Wednesday, January 16, 2002

Benefit is in the laughter, not the joke




By Peggy O'Farrell
The Cincinnati Enquirer

        When experts talk about humor and laughter, they point out the two are distinct concepts:

        • Humor is individual. Two people might disagree on what they find funny.

        • But laughter is a physical act that's universal — and healthy.

        “The research that substantiates gains in physical health or healing are almost exclusively based on laughter,” says Steve Wilson, co-founder of the World Laughter Tour in Columbus. The company sponsors seminars and clubs in which participants get together and laugh.

        “What the researchers are doing is they're measuring different physical things like heart rate, blood pressure, muscle tension,” Mr. Wilson says. “They're measuring digestive enzymes, they're analyzing blood content for immune factors, things that inhibit healing or help healing.

[Data for review]
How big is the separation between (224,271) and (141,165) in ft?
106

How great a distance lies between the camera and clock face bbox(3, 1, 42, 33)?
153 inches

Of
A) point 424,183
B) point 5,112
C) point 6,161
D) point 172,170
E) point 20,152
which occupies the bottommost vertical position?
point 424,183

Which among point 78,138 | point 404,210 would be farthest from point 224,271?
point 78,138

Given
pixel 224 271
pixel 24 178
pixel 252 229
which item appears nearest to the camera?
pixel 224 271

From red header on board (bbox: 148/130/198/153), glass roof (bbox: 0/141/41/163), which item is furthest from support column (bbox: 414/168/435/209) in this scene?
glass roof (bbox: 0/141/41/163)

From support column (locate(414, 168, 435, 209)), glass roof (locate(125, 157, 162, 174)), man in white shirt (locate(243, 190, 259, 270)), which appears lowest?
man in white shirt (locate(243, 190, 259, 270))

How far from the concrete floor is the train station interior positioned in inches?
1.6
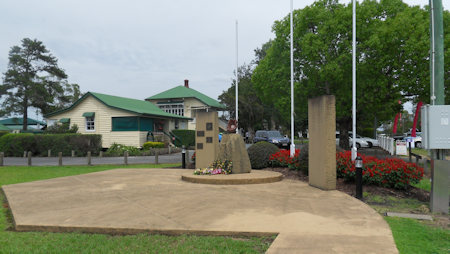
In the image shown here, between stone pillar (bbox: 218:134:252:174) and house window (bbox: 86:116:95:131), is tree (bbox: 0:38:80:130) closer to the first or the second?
house window (bbox: 86:116:95:131)

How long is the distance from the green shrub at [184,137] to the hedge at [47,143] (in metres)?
8.26

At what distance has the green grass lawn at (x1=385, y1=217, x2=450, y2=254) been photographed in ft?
14.3

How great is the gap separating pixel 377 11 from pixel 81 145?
23.1 metres

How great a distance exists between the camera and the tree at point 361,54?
59.0ft

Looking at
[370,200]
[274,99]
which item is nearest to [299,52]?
[274,99]

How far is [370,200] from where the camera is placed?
7.99 metres

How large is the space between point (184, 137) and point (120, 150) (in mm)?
8045

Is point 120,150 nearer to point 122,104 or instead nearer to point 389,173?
point 122,104

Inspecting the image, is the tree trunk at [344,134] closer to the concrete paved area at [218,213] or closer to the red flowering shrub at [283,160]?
the red flowering shrub at [283,160]

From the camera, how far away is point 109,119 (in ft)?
93.6

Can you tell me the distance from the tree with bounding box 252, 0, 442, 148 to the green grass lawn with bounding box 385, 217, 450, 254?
14.7 m

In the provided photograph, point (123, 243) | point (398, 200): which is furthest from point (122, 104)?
point (123, 243)

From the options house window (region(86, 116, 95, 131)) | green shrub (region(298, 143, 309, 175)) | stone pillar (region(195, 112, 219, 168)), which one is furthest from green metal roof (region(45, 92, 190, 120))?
green shrub (region(298, 143, 309, 175))

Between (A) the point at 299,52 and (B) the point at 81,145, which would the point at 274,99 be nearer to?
(A) the point at 299,52
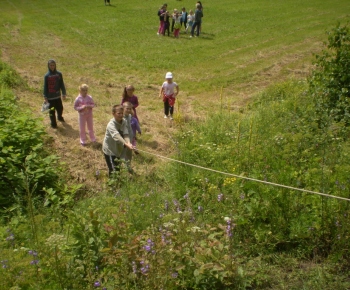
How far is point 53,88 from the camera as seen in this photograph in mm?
8828

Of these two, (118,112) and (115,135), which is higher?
(118,112)

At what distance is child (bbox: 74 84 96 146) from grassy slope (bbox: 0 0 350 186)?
1.23 ft

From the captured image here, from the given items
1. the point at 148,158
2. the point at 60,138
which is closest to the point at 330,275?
the point at 148,158

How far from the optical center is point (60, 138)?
8.65 meters

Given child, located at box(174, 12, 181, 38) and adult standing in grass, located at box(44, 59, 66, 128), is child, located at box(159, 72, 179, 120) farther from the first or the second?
child, located at box(174, 12, 181, 38)

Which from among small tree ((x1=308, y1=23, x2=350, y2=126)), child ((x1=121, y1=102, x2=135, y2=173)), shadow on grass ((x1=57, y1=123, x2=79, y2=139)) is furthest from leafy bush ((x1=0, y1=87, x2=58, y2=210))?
small tree ((x1=308, y1=23, x2=350, y2=126))

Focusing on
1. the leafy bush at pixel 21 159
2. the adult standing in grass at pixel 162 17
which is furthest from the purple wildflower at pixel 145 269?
the adult standing in grass at pixel 162 17

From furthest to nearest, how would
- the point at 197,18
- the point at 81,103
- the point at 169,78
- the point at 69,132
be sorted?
the point at 197,18, the point at 169,78, the point at 69,132, the point at 81,103

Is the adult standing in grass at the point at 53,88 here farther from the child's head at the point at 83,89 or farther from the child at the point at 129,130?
the child at the point at 129,130

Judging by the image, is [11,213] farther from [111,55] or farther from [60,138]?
[111,55]

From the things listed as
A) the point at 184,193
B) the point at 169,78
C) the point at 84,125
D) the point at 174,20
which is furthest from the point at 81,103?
the point at 174,20

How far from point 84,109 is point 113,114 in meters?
1.86

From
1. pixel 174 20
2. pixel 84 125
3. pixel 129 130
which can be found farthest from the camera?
pixel 174 20

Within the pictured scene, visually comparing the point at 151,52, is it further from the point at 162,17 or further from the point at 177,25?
the point at 162,17
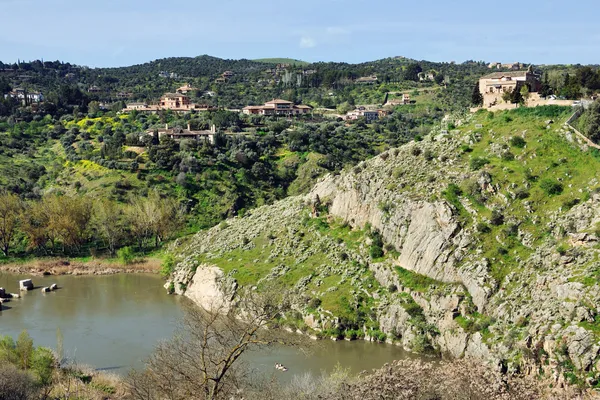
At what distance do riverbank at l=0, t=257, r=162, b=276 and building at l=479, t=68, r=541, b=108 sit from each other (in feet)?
135

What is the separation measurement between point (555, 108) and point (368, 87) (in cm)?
9577

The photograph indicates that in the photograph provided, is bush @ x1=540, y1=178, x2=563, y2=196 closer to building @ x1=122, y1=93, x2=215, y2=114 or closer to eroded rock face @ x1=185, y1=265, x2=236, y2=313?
eroded rock face @ x1=185, y1=265, x2=236, y2=313

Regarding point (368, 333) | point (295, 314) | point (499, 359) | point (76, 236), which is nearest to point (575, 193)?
point (499, 359)

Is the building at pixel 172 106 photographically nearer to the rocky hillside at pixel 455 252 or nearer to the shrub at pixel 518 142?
the rocky hillside at pixel 455 252

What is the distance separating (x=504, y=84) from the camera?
65500 millimetres

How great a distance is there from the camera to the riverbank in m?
70.7

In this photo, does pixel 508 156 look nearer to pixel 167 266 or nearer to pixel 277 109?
pixel 167 266

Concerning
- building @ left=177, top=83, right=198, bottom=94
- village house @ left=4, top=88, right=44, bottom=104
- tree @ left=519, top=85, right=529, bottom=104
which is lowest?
tree @ left=519, top=85, right=529, bottom=104

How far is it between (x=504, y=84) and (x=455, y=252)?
2634 centimetres

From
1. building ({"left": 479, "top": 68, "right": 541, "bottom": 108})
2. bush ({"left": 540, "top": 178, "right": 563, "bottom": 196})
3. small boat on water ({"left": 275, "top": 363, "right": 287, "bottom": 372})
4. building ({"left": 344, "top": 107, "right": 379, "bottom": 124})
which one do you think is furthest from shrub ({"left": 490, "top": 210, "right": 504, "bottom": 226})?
building ({"left": 344, "top": 107, "right": 379, "bottom": 124})

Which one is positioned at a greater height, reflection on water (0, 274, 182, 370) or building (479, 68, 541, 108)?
building (479, 68, 541, 108)

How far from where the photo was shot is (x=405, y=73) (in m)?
158

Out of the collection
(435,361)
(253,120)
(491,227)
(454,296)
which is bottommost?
(435,361)

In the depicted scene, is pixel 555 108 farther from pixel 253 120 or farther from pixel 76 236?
pixel 253 120
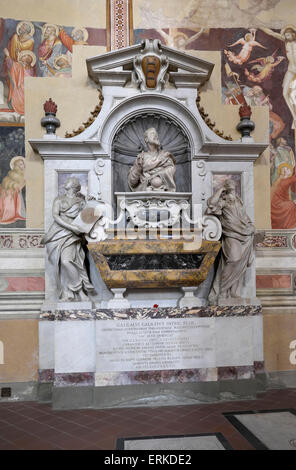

[Questions]
1 – In the laughter article, what reason do experts give for treating humor and laughter as distinct concepts? Answer in one to three sentences.
2 – Reproduce word for word the stretch of the laughter article from "By Peggy O'Farrell" through "together and laugh.".

[Answers for each item]
1 – Humor is individual, so two people might disagree on what they find funny. Laughter, by contrast, is a physical act that is universal and healthy.

2 –
By Peggy O'Farrell
The Cincinnati Enquirer

        When experts talk about humor and laughter, they point out the two are distinct concepts:

        • Humor is individual. Two people might disagree on what they find funny.

        • But laughter is a physical act that's universal — and healthy.

        “The research that substantiates gains in physical health or healing are almost exclusively based on laughter,” says Steve Wilson, co-founder of the World Laughter Tour in Columbus. The company sponsors seminars and clubs in which participants get together and laugh.